Show me the SQLModel query using ilike() and how to combine
it with existing filters (project_id, status).
What you're learning: Text search patterns—combining full-text search with structured filters.
Prompt 2: Bulk Operations
I need to:
1. Create 100 tasks in a single transaction
2. Update all tasks in a project to "archived" status
3. Delete all tasks older than 30 days
Show me efficient patterns for each that don't fetch
individual records.
What you're learning: Bulk operations—handling large datasets efficiently.

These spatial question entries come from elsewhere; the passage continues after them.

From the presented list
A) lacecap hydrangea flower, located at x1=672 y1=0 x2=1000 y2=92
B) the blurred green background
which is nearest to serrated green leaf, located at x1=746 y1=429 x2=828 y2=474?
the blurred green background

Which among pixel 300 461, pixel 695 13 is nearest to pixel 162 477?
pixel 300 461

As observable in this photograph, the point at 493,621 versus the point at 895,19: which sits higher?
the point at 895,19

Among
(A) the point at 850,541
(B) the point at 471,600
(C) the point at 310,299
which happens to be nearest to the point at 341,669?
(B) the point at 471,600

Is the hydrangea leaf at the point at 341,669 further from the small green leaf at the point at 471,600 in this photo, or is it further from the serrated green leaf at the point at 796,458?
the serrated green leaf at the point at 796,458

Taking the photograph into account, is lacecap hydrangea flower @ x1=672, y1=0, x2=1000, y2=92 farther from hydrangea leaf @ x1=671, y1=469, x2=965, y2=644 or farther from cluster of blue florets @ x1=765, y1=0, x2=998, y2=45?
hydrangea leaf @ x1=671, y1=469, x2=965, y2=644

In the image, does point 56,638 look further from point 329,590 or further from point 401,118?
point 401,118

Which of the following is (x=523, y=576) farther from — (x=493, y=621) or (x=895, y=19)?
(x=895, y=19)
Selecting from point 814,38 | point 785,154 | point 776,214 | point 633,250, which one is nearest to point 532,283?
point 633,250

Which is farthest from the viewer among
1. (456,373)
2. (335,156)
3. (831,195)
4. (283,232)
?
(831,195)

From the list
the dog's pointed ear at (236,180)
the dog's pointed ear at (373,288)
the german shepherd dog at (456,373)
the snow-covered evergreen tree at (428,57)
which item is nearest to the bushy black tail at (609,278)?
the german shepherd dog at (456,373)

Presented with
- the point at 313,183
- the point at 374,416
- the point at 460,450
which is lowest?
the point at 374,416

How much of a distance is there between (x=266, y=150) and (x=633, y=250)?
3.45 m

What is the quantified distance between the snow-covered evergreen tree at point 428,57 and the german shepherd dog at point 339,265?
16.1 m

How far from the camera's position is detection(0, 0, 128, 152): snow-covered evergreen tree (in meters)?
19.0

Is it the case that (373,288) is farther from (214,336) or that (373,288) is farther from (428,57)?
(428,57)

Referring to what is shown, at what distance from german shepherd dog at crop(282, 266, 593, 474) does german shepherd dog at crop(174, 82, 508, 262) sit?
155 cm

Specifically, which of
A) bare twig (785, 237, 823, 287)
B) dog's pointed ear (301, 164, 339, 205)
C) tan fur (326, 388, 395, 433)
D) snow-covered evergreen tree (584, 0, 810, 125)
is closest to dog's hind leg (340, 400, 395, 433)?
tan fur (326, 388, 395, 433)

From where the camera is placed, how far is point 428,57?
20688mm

Prompt 3: Debug Empty Results
My list_tasks query returns an empty list, but I know there's data:
async def list_tasks(session: AsyncSession):
stmt = select(Task)
result = session.exec(stmt) # Missing something
return result.all()
What's wrong and how do I fix it?
What you're learning: Async debugging—catching missing await patterns.
Safety Note
Always validate user input before database operations. SQLModel with Pydantic provides validation, but verify IDs exist before updates and deletes. Never trust user-provided IDs for authorization—always verify ownership.
Reflect on Your Skill
You built a relational-db-agent skill in Lesson 0. Test its CRUD knowledge.
Test Your Skill
Using my relational-db-agent skill, generate a complete
TaskService class with:
- create() with flush and commit
- get() by ID
- list_by_project() with optional status filter
- update() with updated_at timestamp
- delete()
Identify Gaps
Ask yourself:
- Did my skill include
await session.flush()before commit in create? - Did it use
await session.exec()for select statements? - Did it call
await session.refresh()after commit? - Did it update
updated_atin the update method?
Improve Your Skill
If you found gaps:
My relational-db-agent skill forgets to update updated_at timestamp.
Add this pattern to all update operations:
task.updated_at = datetime.utcnow()
And include the import: from datetime import datetime
Your skill now generates complete CRUD patterns.